Ann Furman, an attorney in the Washington office of Jorden Burt, LLP, said suitability has become a “big issue” among regulators of variable annuities. “Part of that has to do with the total assets invested in variable annuities,” which she said amounted to approximately $1.39 trillion as of the first quarter of 2007.

Lawrence Kosciulek, associate director of NASD investment companies regulation, said suitability is covered by a general rule that says there must be “reasonable grounds” for a sale of any financial product.

The term “reasonable grounds,” he said, means the seller of the product should have gathered background information on the would-be purchaser and verified that the sale will provide some benefit to them.

A proposed NASD suitability rule, which was introduced in 2004 and has been amended 4 times since, would apply specifically to variable annuities transactions. The NASD has sent the rule on to the Securities and Exchange Commission, Washington, Mr. Kosciulek said, and is waiting to hear back from the SEC on its fate.

When and if proposed rule 2821 is approved by the SEC, the NASD will issue guidance for implementation after 60 days in a notice to members, he said, and the rule will take effect 180 days after that.

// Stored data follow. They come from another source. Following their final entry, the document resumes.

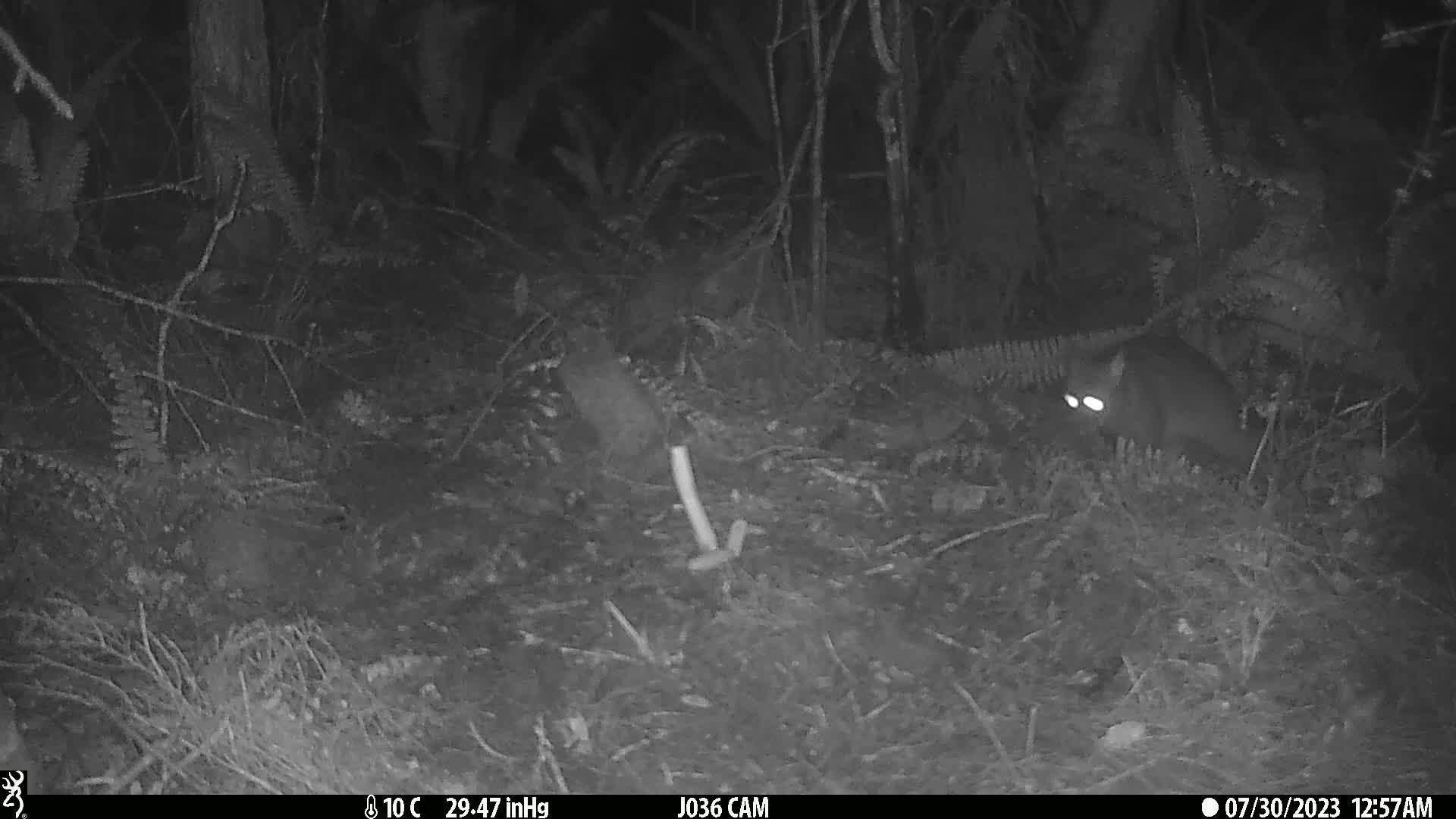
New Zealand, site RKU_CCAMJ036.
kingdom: Animalia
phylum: Chordata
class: Mammalia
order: Diprotodontia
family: Phalangeridae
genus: Trichosurus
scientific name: Trichosurus vulpecula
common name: common brushtail possum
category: possum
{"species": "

Many of the issues currently being debated about that rule, such as the timing of a proposed “principal review” for variable annuities transactions involving payments made to insurers, would be clarified. “Hopefully, we’ll clarify these issues in the notice to members,” he said.

While there has been some debate with the industry over the proposed rule, Mr. Kosciulek said he doesn’t “envision any substantive changes” to the rule as it is currently proposed, and much of the industry seems to accept that they’ll have to adjust their operations to meet it and are now more concerned about the preparation for those changes. “For the most part, firms are just asking when,” the measure will take effect, he said.

The aging baby boomer generation is an important factor in the suitability regulation effort, noted John Walsh, associate director and chief counsel for the SEC Office of Compliance Inspections and Examinations, because the growing elderly population will make ensuring consumer protection all the more important. “This is a fundamental long-term shift in our markets,” he said, “and in our focus as regulators.”

Mr. Walsh said the SEC has a “very active enforcement element” on suitability because “many of these cases involve really fraudulent activity” such as Ponzi schemes or just fake securities.

Recent efforts, he said, have focused on seminars offering seniors a “free lunch” or supposedly neutral financial advice, which can sometimes end up as a sales presentation.

Although he said it’s “too early to tell” what the results of that effort will be, Mr. Walsh said firms who host seminars should be asking serious questions about how they advertise such seminars, specifically the degree to which they control the advertising and the claims being made about what the seminar will offer.

Examining these issues is important in case regulators should come asking about the seminar, he said, “both so you have the answers and secondly, so you have answers that you’re comfortable with.”

Companies should also be sure their representatives can explain why they may have switched products for a consumer. “Can your reps explain why product B is enhanced over product A?” he asked the audience, “and can they document that analysis?”